- GIVEN REQUEST
Print the range of lines that opens with the line containing "In looking at" and closes with the last line of the listing. Include both ends; print nothing more.

(Collected data)

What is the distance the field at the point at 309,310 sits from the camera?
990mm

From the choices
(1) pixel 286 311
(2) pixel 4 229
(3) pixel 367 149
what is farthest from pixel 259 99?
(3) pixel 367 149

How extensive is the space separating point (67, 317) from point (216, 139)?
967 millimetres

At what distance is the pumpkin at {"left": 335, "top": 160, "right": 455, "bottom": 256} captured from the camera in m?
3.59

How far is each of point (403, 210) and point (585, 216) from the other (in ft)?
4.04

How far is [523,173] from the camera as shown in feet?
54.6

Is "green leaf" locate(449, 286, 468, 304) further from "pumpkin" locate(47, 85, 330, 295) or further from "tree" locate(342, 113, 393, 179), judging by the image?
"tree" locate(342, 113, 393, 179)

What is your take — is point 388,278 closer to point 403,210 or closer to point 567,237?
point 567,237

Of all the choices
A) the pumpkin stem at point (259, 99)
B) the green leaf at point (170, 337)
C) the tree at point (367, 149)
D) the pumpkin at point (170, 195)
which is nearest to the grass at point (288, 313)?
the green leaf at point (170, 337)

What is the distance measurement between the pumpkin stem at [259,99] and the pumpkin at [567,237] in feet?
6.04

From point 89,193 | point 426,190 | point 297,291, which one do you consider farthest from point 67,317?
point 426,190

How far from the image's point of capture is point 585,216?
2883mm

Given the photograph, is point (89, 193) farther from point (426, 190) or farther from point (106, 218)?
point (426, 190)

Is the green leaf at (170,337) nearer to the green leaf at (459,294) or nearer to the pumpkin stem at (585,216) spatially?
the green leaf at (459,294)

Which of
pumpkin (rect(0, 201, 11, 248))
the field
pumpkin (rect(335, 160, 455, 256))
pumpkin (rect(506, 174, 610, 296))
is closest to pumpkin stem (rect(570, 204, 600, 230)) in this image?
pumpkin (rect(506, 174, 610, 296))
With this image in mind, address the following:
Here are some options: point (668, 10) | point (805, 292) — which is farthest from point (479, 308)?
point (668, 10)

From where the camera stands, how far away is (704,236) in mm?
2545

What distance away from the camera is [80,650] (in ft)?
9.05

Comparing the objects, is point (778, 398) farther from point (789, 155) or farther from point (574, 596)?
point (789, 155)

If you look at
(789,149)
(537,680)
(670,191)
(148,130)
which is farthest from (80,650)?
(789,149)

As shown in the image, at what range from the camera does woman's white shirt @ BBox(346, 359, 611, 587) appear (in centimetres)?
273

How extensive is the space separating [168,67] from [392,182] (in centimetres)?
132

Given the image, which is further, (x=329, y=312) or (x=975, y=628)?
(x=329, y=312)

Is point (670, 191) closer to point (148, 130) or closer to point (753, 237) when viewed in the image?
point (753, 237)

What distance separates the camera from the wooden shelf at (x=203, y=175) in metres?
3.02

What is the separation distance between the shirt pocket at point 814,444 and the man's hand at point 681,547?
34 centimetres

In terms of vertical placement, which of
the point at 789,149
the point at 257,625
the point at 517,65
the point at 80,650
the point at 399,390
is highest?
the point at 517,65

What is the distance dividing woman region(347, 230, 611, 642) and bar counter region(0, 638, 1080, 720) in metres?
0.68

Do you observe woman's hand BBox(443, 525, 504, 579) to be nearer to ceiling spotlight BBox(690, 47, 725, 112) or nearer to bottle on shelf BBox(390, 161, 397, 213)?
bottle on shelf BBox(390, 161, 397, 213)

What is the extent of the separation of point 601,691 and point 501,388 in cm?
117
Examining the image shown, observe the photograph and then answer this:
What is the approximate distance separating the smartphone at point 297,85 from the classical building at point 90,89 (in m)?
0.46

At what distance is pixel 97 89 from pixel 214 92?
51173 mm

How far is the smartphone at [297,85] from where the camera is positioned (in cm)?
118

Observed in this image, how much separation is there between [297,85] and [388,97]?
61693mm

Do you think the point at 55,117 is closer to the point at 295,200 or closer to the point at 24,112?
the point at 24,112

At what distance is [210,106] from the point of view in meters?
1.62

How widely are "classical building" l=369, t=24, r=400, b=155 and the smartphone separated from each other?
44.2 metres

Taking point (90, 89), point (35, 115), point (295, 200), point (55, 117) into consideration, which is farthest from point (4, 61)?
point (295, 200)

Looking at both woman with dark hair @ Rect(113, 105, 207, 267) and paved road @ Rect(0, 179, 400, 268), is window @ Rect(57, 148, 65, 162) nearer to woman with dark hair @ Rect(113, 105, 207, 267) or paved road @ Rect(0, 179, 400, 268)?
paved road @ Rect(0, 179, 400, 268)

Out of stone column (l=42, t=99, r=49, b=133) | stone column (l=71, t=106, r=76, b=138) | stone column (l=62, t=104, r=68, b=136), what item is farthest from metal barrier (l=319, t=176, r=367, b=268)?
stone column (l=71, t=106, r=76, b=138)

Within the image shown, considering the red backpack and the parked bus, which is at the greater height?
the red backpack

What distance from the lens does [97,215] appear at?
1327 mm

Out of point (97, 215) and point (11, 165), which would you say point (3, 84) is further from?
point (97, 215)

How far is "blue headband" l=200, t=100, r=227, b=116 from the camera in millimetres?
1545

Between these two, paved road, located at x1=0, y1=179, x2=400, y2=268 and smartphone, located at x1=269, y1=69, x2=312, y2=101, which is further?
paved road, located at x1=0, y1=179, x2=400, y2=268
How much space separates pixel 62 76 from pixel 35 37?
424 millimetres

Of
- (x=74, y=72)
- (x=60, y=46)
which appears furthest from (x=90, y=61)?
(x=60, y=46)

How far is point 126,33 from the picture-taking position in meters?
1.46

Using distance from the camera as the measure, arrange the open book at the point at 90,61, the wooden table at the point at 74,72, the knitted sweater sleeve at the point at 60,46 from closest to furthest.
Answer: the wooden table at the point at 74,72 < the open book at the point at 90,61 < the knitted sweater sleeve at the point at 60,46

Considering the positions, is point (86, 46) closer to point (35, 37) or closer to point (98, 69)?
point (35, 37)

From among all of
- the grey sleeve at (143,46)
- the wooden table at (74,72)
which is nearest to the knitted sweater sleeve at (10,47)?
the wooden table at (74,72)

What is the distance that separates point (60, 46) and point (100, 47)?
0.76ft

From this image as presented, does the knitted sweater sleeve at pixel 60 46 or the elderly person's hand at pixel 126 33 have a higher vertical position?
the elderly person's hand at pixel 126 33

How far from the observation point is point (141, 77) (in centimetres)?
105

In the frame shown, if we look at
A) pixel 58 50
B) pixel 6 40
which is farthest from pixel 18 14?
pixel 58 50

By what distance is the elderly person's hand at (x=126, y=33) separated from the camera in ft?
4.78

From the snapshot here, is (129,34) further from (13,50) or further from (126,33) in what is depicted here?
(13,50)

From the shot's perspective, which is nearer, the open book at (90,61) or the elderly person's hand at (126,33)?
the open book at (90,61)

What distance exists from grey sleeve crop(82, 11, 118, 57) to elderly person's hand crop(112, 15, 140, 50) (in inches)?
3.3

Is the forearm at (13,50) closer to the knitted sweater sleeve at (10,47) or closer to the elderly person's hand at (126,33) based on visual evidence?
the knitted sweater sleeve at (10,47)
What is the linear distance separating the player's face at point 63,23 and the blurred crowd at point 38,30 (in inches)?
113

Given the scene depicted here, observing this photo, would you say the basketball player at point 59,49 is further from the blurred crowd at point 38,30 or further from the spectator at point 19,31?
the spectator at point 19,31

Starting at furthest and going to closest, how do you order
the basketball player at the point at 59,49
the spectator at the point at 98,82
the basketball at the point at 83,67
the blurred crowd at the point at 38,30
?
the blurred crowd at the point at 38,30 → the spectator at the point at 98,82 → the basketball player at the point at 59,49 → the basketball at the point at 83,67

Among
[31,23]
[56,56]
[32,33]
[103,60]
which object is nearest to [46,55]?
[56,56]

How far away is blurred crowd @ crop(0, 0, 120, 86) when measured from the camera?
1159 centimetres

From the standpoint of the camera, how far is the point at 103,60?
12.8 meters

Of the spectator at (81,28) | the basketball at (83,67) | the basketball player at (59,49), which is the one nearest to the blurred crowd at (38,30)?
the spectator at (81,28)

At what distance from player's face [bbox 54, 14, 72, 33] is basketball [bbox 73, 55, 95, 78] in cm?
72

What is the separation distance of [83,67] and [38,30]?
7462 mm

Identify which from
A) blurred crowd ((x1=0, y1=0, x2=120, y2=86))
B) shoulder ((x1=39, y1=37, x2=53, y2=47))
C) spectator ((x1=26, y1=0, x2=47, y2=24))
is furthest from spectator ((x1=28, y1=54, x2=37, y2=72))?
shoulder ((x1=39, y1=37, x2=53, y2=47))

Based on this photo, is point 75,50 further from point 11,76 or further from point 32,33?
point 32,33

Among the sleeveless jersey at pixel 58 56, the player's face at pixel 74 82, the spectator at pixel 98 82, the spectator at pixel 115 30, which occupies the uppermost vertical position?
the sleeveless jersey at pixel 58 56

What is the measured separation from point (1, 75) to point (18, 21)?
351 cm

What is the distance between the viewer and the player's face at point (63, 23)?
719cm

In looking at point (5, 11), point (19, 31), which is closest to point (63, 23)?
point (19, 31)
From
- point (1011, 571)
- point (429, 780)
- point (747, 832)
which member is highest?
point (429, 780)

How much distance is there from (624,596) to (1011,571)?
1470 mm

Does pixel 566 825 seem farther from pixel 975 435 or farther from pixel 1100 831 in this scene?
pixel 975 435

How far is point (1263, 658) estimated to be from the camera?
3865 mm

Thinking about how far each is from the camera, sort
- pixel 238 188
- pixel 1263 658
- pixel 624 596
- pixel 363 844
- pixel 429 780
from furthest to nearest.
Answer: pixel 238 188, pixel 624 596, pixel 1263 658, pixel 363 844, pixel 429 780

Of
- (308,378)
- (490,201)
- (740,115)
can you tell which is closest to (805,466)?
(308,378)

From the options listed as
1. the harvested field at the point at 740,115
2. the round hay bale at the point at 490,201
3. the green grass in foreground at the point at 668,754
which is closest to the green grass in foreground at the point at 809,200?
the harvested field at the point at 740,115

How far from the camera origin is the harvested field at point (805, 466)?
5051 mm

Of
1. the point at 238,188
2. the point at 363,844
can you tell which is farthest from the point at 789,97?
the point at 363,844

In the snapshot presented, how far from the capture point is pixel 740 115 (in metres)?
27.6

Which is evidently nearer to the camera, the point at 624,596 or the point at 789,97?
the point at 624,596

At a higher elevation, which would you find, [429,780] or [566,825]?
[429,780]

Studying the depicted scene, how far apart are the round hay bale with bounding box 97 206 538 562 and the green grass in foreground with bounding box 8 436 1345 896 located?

- COMPLETED TASK
In looking at point (5, 11), point (19, 31), which is closest to point (63, 23)?
point (19, 31)
From
- point (1011, 571)
- point (429, 780)
- point (747, 832)
which member is highest?
point (429, 780)

How much distance is there from (624,596) to (1011,571)?
1470 mm

Does pixel 566 825 seem farther from pixel 975 435 or farther from pixel 1100 831 in this scene?
pixel 975 435

How far is point (1263, 658) estimated to be from the camera?
3865 mm

Thinking about how far each is from the camera, sort
- pixel 238 188
- pixel 1263 658
- pixel 624 596
- pixel 363 844
- pixel 429 780
from furthest to nearest.
Answer: pixel 238 188, pixel 624 596, pixel 1263 658, pixel 363 844, pixel 429 780

Of
- (308,378)
- (490,201)
- (740,115)
can you tell which is closest to (805,466)?
(308,378)

From the options listed as
1. the harvested field at the point at 740,115
2. the round hay bale at the point at 490,201
3. the green grass in foreground at the point at 668,754
which is closest to the green grass in foreground at the point at 809,200?
the harvested field at the point at 740,115

How far from the camera origin is the harvested field at point (805, 466)?
5051 mm

Of
1. the point at 238,188
2. the point at 363,844
can you tell which is farthest from the point at 789,97?
the point at 363,844

In the snapshot presented, how far from the capture point is pixel 740 115 (in metres)?
27.6

Which is evidently nearer to the camera, the point at 624,596 or the point at 789,97?
the point at 624,596

At a higher elevation, which would you find, [429,780] or [566,825]?
[429,780]

Studying the depicted scene, how far apart are the round hay bale with bounding box 97 206 538 562 and the green grass in foreground with bounding box 8 436 1345 896 located?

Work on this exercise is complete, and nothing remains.